DIRECTIONS » Please answer from the budget meeting excerpt below: how much did Barton say contract help costs for every election?

It was obvious Robertson was making an issue out of the line item expense and Barton responded by saying the commissions pays contract labor on a per hour rate rather than a set amount, which means that it is hard to predict the exact labor costs.

Clearly frustrated, Barton suggested justices simply approve $33,000 compromise budget that was approved two years ago and said, “let’s just leave it at that.”

Judge Woody Wheeless then suggested approving the $33,000 with the option for the commission to be able to return if additional funds are needed.

Barton told Wheeless contract help expenses run between $4,000 and $4,500 for every election.

What was finally agreed upon at the recommendation of Wheeless was appropriating $33,000 and an additional $4,000 for any special elections that may occur net year, thus preventing the commission from having to keep coming back begging for additional operating funds.

COLLECTED DATA »
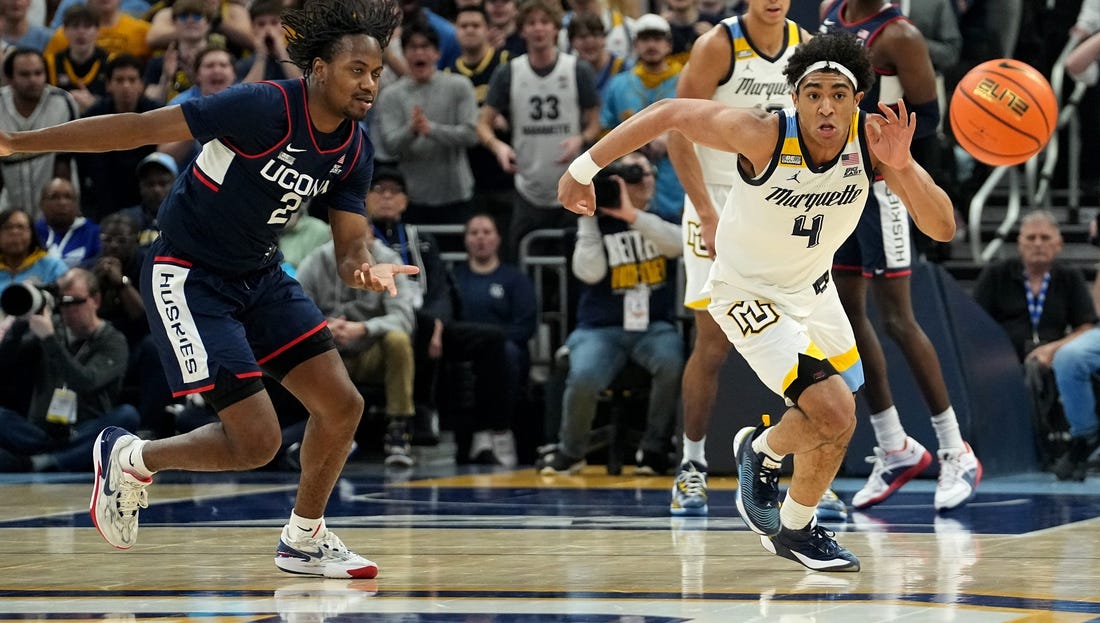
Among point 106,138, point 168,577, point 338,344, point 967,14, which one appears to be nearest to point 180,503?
point 338,344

RESULT » Between $4,000 and $4,500.